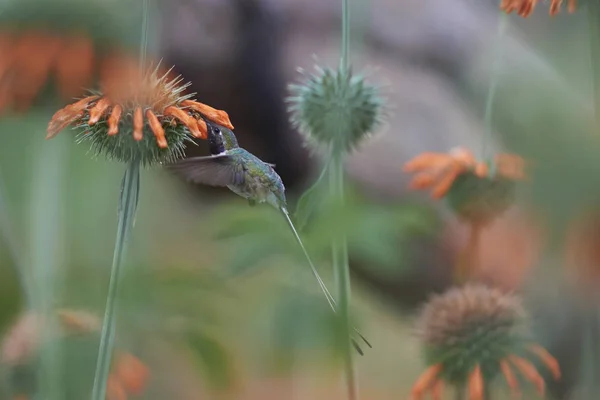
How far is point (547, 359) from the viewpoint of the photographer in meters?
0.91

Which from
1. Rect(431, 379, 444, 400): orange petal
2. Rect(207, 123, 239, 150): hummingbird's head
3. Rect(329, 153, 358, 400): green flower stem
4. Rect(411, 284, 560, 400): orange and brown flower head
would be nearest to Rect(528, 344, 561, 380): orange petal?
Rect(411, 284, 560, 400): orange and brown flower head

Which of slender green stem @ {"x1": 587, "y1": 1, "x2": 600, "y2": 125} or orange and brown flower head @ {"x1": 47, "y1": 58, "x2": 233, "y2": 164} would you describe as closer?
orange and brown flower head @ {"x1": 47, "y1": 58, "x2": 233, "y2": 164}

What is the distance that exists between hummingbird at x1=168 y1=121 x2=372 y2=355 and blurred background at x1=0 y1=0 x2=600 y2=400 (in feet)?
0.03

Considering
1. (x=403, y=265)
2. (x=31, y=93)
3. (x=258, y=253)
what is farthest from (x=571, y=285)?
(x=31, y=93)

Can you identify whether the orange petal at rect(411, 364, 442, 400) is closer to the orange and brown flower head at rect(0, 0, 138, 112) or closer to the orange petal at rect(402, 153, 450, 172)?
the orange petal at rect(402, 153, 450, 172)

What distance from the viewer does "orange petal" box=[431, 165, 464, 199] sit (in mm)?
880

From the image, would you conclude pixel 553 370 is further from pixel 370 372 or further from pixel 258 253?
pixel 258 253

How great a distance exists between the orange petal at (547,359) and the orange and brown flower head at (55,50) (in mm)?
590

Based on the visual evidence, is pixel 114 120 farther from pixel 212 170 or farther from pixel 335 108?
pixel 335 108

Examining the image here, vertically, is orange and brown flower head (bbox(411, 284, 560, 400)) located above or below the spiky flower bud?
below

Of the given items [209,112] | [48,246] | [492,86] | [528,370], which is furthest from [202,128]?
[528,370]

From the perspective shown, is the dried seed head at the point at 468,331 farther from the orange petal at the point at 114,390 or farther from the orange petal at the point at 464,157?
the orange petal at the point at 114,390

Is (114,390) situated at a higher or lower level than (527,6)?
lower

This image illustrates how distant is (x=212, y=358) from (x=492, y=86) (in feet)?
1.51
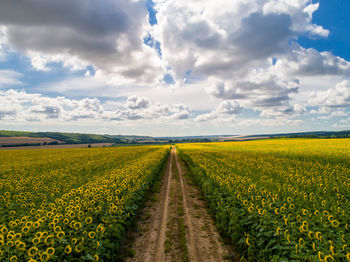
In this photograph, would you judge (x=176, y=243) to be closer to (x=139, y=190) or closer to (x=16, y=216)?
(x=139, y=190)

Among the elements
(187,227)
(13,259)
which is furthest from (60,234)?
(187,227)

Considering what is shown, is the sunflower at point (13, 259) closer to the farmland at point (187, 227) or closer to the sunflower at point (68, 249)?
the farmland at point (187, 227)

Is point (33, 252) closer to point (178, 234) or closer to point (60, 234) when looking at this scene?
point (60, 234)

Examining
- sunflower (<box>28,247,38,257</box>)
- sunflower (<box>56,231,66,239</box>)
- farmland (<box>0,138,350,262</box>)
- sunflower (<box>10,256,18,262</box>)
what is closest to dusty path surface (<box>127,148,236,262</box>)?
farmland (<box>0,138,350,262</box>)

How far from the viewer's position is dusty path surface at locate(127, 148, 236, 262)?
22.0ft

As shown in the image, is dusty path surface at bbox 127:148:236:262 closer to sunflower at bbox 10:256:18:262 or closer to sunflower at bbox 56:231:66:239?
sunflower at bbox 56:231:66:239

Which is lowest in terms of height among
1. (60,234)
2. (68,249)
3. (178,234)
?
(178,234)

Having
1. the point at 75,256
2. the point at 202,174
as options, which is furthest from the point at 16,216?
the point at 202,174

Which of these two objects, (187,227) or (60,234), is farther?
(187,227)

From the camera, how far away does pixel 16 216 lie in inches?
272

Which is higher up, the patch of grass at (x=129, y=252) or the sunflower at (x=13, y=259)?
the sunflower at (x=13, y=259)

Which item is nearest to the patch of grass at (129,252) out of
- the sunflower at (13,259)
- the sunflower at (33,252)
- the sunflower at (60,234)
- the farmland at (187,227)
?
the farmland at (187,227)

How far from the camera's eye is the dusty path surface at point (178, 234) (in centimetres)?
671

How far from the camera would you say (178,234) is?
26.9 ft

════════

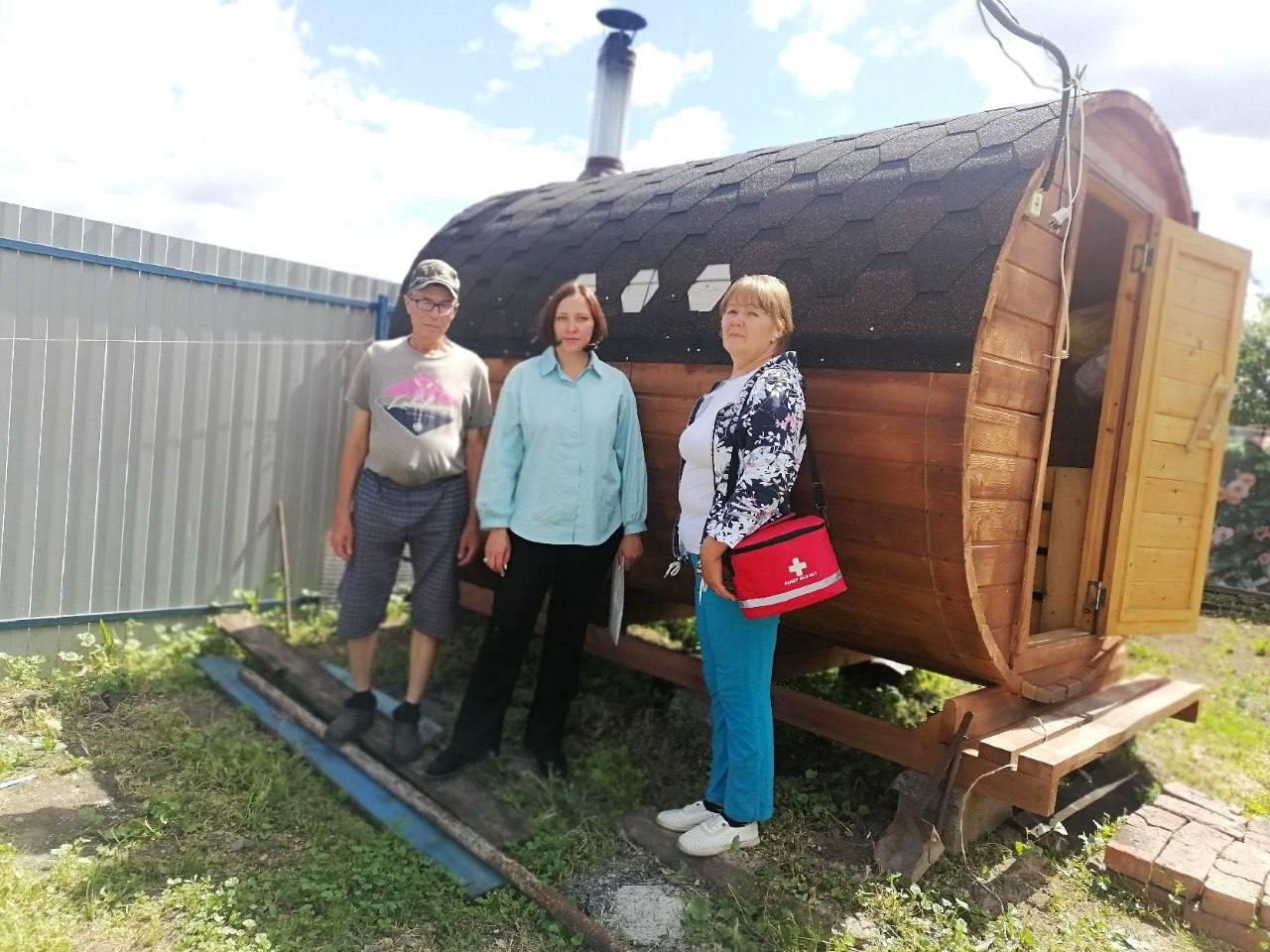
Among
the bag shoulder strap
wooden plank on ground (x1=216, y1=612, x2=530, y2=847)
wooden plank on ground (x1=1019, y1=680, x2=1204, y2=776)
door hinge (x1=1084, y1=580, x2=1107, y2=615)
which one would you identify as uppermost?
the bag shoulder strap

════════

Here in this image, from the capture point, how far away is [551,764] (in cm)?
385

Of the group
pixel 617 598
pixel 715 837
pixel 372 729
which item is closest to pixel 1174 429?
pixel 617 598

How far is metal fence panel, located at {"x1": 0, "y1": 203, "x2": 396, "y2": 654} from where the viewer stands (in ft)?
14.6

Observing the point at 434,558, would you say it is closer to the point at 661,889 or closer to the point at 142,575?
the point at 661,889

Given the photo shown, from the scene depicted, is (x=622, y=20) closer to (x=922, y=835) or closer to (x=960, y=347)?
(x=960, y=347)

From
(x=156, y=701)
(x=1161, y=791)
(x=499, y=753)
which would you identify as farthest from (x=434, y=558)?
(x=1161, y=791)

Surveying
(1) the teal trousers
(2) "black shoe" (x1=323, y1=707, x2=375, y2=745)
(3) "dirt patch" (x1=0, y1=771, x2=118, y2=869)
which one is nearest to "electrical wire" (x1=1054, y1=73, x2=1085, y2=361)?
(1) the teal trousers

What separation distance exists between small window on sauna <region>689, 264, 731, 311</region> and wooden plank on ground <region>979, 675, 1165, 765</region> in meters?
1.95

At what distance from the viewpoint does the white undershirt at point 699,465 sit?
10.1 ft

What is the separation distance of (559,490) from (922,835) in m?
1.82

════════

## OBJECTIVE:
Show every line of the records above that contains the word "higher", matching case exactly.

## FULL OUTPUT:
Is (114,390) situated at a higher or lower level than (527,6)?
Which is higher up, the patch of grass at (x=129, y=252) or the sunflower at (x=13, y=259)?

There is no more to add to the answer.